The Scottish Government has rejected claims by Theresa May’s deputy that the UK Government has ended fears of a Westminster “power grab” after Brexit.
Talks between the UK and devolved administrations yesterday resulted in a commitment to respect the devolution settlement when agreeing how to assign new responsibilities returning from Brussels, but failed to lift the threat of a constitutional crisis over Brexit legislation.
The Scottish and Welsh governments have raised serious concerns over the EU (Withdrawal) Bill, which will see EU responsibilities in areas which would normally fall to devolved governments initially transferred to Westminster.
First Secretary of State Damian Green claimed progress meant “talk of a power grab is now behind us”. However, Scottish Brexit minister Michael Russell said: “We remain unable to recommend the Scottish Parliament consent to the EU Withdrawal Bill as currently drafted and will not be able to do so until the power grab is removed from the bill.

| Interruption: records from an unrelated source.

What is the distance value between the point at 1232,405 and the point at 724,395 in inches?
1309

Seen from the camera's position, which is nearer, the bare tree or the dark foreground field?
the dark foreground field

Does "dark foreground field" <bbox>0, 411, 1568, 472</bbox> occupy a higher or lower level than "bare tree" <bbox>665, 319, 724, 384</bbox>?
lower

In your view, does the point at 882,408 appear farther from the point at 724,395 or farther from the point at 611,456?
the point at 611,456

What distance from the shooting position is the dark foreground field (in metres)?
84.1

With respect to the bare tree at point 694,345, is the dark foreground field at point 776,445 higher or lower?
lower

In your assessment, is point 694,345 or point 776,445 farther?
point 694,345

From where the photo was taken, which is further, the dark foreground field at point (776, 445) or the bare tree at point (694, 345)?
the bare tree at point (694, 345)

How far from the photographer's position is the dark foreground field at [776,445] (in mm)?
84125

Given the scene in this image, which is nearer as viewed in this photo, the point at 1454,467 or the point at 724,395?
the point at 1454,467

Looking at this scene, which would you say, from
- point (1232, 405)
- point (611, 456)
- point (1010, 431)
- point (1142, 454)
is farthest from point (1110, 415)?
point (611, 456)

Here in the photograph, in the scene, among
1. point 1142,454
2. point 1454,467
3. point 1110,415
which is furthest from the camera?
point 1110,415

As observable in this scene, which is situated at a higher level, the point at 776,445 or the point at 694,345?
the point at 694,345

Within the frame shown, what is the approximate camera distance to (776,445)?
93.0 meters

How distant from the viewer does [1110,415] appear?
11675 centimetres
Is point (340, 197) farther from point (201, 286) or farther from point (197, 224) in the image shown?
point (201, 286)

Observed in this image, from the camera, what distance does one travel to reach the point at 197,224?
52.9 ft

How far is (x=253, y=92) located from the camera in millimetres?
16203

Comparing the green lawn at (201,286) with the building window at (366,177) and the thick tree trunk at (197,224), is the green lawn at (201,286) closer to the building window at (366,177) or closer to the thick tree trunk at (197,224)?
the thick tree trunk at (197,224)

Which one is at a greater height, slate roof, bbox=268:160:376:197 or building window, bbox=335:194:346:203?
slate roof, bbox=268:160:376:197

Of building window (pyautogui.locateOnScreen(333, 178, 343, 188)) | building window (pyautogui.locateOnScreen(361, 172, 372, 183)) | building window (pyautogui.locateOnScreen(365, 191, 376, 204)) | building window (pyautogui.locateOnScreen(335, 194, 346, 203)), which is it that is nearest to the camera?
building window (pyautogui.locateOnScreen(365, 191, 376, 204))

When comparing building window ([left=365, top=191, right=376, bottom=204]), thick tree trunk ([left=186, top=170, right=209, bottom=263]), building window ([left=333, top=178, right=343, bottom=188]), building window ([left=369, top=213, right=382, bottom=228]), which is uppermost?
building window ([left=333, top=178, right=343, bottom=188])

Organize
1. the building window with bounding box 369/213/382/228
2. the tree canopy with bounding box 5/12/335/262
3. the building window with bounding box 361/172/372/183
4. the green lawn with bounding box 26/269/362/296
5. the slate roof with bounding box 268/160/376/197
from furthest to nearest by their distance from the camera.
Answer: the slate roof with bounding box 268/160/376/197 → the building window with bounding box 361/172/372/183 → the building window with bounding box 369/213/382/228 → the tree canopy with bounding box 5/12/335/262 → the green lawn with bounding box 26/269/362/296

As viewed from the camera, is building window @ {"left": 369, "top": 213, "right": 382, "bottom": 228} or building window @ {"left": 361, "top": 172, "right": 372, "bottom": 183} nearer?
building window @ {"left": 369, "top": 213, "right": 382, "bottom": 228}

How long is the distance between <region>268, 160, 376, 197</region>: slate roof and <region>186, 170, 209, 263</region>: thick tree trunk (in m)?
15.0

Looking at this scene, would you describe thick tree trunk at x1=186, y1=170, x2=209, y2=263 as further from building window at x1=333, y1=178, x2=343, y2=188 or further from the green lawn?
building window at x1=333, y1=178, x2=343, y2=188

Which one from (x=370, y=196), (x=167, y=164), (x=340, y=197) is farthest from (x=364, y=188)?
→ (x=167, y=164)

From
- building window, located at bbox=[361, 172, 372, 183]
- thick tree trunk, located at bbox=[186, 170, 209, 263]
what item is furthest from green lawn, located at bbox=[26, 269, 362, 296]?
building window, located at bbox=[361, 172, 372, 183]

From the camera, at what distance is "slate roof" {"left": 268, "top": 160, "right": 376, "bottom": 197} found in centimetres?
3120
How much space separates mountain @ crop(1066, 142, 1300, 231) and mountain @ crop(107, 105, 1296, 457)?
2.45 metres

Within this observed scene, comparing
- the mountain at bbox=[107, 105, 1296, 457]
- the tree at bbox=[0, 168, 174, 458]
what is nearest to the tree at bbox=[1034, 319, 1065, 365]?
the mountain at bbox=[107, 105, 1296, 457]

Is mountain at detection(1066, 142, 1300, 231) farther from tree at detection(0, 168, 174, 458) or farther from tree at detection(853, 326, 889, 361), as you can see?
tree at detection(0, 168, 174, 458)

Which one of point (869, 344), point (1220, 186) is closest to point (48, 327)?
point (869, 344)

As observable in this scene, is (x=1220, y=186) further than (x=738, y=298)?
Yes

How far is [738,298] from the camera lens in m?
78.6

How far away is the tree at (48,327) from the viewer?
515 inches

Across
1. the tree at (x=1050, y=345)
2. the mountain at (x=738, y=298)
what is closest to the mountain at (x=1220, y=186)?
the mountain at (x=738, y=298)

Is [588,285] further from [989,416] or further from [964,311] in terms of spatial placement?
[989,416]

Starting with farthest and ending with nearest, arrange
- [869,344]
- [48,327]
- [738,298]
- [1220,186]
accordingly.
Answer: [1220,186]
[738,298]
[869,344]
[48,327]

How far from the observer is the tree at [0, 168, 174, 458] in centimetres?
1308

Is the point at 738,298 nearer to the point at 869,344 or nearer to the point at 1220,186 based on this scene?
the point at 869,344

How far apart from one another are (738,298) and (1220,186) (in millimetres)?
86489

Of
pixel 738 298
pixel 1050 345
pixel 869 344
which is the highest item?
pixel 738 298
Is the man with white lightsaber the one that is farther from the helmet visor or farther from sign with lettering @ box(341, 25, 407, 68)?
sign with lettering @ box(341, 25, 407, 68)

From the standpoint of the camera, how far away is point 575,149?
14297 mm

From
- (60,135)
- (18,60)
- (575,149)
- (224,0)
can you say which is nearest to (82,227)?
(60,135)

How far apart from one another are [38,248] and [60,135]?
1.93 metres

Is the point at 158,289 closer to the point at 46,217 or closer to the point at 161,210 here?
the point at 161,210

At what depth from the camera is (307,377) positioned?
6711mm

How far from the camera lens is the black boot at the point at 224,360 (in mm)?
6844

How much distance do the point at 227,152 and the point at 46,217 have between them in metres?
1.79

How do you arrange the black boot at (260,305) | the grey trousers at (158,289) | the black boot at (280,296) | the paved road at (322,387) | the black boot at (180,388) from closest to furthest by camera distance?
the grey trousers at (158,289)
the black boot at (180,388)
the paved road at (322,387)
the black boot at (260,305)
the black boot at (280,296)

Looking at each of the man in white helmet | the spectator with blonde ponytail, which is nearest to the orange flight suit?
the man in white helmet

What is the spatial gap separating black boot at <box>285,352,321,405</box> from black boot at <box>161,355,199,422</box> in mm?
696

“I have and will continue to press for the amendments suggested by ourselves and the Welsh Government to be accepted, removing the power grab and providing a clear solution that respects devolution.”
The UK Government has said it is necessary to bring powers back to Westminster before devolving them in order to develop common frameworks and prevent trade barriers being created within the UK.
Mr Green described the meeting as “very constructive” and “successful”.